El gran hombre que nos ha dejado ha sido durante medio siglo largo un gallego y un español indispensable. Santiago Rey, que siempre supo rodearse de magníficos equipos, comenzó una larguísima carrera periodística cuando era apenas un chaval, y allí, al olor del papel y de la tinta de las rotativas del periódico que su abuelo había fundado —como a Santiago le gustaba recordar—, se formó como profesional, al mismo tiempo que emprendía la tarea de convertir un diario local no solo en el más leído de Galicia, a gran distancia de todos los demás, sino, también, en el tercer periódico en audiencia en el conjunto del país. Es esa una hazaña que solo puede explicarse desde el trabajo constante de quien no tenía otra ambición, ni otro objetivo, que liderar, a partir del servicio a sus lectores, un gran medio informativo.
Pero, del mismo modo que la brillante trayectoria de Santiago Rey ha marcado el desarrollo de un proyecto periodístico sin precedentes, tal proyecto ha sido decisivo en la reciente historia regional y nacional. Sin Santiago Rey no puede entenderse La Voz de Galicia y sin su Voz es inexplicable el trazado y la construcción de la mejor Galicia y la mejor España de las que nunca hemos disfrutado.
Desde el momento mismo en que comenzó a bosquejarse lo que luego acabaría por ser la Transición, y siguiendo el ideario del fundador de La Voz, que su nieto modernizó para colocarlo acorde con el avance de los tiempos, este diario apostó con claridad por la concordia entre los españoles, por el pluralismo y por la democracia, bases esenciales sobre la que se levantó el gran edificio constitucional. Como lo hizo también en favor de una autonomía que, al servicio de los intereses de Galicia, fuera coherente y respetuosa con la unidad nacional y la solidaridad de sus territorios.
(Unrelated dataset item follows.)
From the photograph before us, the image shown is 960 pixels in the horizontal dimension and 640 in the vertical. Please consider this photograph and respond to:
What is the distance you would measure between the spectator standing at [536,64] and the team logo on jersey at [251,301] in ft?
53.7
Los cientos de miles de páginas impresas en las sucesivas rotativas de La Voz son testigos incontestables de esa apuesta, que Santiago Rey encabezó durante más de sesenta años sin otro pensamiento ni otros intereses que los de Galicia y los de España. Es muy difícil, sino imposible, encontrar una trayectoria ni siquiera comparable.
Santiago Rey hubiera querido —no tengo duda alguna— que en un momento como este se recordase el fantástico trabajo y lealtad de toda la gran familia de La Voz. Yo lo hago por él, con toda mi admiración y todo mi cariño. Y acabo, como comencé, con palabras que robo a la elegía más emocionante de las letras españolas: descansa en paz, Santiago, compañero del alma, compañero.